The truth is that she never will be able to go with John to a DGD meeting, she'll never sit him in a booth and tell him to wait until she's off work, she'll never be able to introduce him to Gran or show him off to Tara. She can't even prove he exists at all, except by the tie clip that was tangled in her curls and which could have belonged to anybody. If she's ostracized for dating a vampire, what new humiliation will she endure if she insists on her connection to a man no one's ever met or will ever see? Don't people already think she's crazy enough? She's half-convinced Tara and Sam think she's making him up, out of what desperate fantasy she's not sure, but it stings. She can't answer their questions with anything but evasive half-truths, and after all: a man who accepts her and thinks her disability isn't anything to be afraid of?
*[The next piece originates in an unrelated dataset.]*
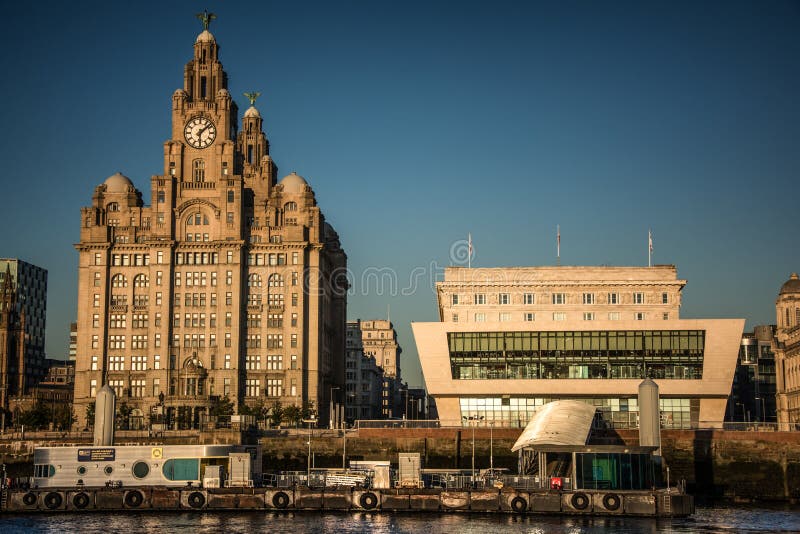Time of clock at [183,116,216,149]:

Even to her it sounds ludicrous.
One thing at a time: she can't worry about impossible parties and gardens and Air Force pilots with absurd hair and charming smiles when Andy's words burn in her ears; she asks Sam where Tara is and heads off almost before he's finished telling her.
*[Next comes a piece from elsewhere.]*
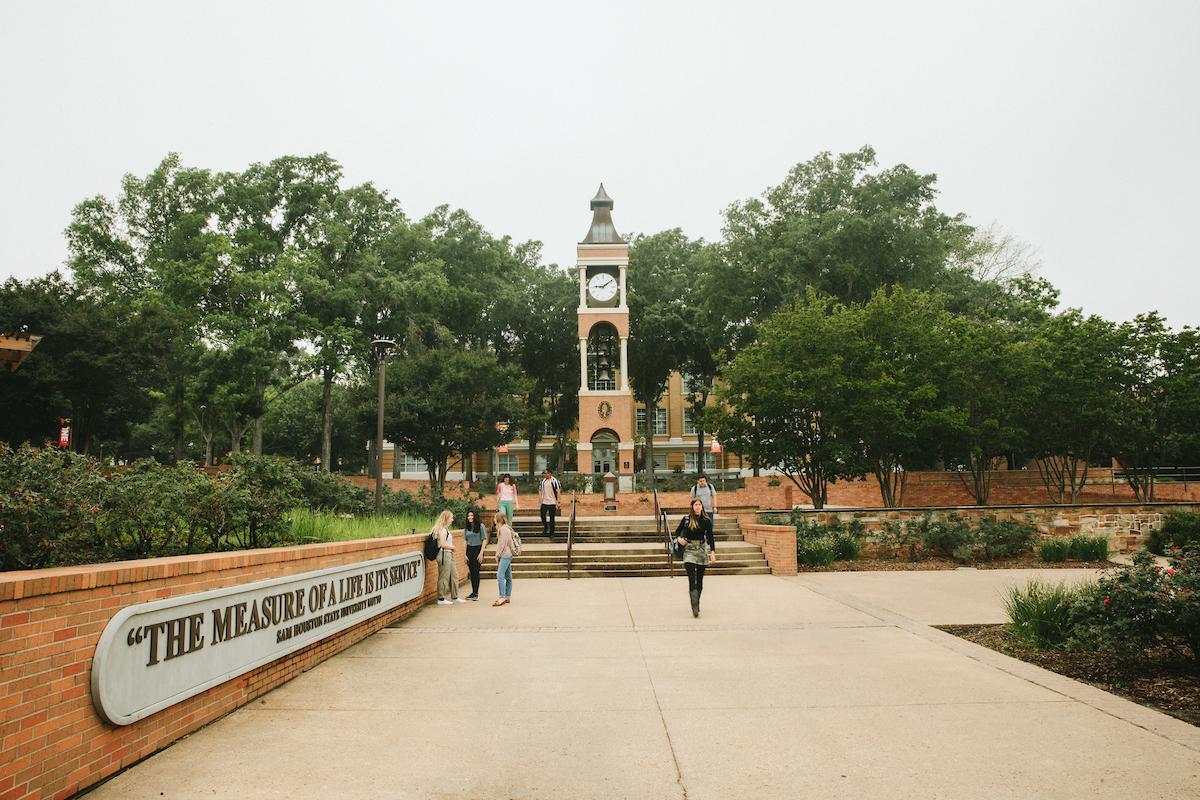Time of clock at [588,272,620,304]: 9:08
Tara's in the ladies' room, and Sookie, her mind whirling, filled with longing and embarrassment and some indirect anger that she can't control, gets up in her face with almost no warning, only to be startled when Tara confronts her about her date with Sam: she had no idea Arlene could work so fast though in retrospect she shouldn't be so surprised. "Why shouldn't I?" she says, temper rising, feeling like she has to justify her agreeing to go out with Sam but not knowing if she's really talking to Tara or to herself. "He's perfectly nice, he's got a good job...and he's not a vampire, and...why do I have to justify this to you?"
Tara's taken aback, and she ought to know that means something, but she's too frustrated to care.
"I'm entitled to know what my girl's up to, ain't I? And I thought you were seein' someone else anyhow."
She bites down hard on the inside of her cheek at that, and shakes her head, shaking off everything that comes surging up and allowing herself to only concentrate on Tara's defensiveness. "Yeah, about that." The door closes behind her like a sentence ending.
It turns out Tara's just trying to give Jason an alibi, and that sparks a fury Sookie hadn't even realized she was capable of. Jason doesn't need an alibi, Jason didn't kill anybody, and she's so sick and tired of being attacked and her brother being accused that her temper flares before she can control it and she tries to find her way into Tara's mind without bothering to consider if she's welcome there, only to be shunted aside by a determined humming. "What are you doin'?" It bursts out of her in an angry flash, and Tara, hackles raised, flashes right back.
"Not every little detail of everyone's personal life is your business, okay?"
When she pushes by and slams the door open, Sookie doesn't stop her. It's a full minute before she's controlled her defenses enough to go back out.